Reader, Translational Bioinformatics

Centre: Clinical Pharmacology and Precision Medicine



ORCID iD: 0000-0002-2255-1220

James graduated from the Universities of Glasgow and Nottingham (Physiology and Pharmacology) and then spent 7yrs as a team-leader in the pharmaceutical industry (responsible for in vivo and in vitro models). He ran a team working on lead identification and leading optimisation for metabolic disease, thrombosis and atherosclerosis. He set up one of the first human clinical studies (1998) to use global transcriptomics to stratify human responses to exercise therapy and led the pharmacology for an anti-thrombotic drug nomination (2002). 

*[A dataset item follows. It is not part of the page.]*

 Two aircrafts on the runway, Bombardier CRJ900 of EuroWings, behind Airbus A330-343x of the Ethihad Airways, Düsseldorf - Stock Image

He moved to the Karolinska Institute in 2003 to re-train in RNA biology, particularly noncoding RNA. During this time his group discovered, with the Cannon lab, the developmental link between ‘brown’ adipocytes and muscle. He was appointed to Chair in Exercise Physiology (2006), first at Heriot-Watt and later at Loughborough University (2013) and a 5yr visiting Professorship at University of Stockholm (2007). In Edinburgh, his group discovered that very brief (<5min) intermittent high intensity exercise (‘HIT’) was sufficient to improve insulin action, challenging 50 years of exercise advice (work that featured in a BBC Horizon documentary). In 2011, he led a FP7 consortium that validated the principal of HIT in randomised clinical trials, and in 2019 WHO exercise guidelines were altered to reflect the work from several independent groups. As Director of Research, he led the School of Biological Sciences RAE2008 return.  

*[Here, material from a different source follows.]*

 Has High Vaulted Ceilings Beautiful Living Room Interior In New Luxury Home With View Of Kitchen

James has also held Professor posts (Research) at the Royal Veterinary College and King’s College London – running molecular physiology studies - funded by the MRC, BBSRC, NIH and Industry – while managing his EU FP7 multi-centred HIT trial. His group have used machine learning to build the first molecular classifier for cardiorespiratory adaptability in humans (2010), and the first transcriptomic multi-tissue classifier of human age (2015). In 2017, after two decades of ‘wet-lab’ activities, he decided to focus full time on bioinformatics - joining WHRI in 2021, as a Senior Fellow (Reader in Data Science). From 1998 to 2022 James has trained >20 graduate and post-doctoral scientists in industry and academia. He has an H-index of 49 (from 90, mostly first or senior authored, articles). He is a visiting Professor at the University of Miami, and a member of the Royal Society of Medicine and the Biochemical Society.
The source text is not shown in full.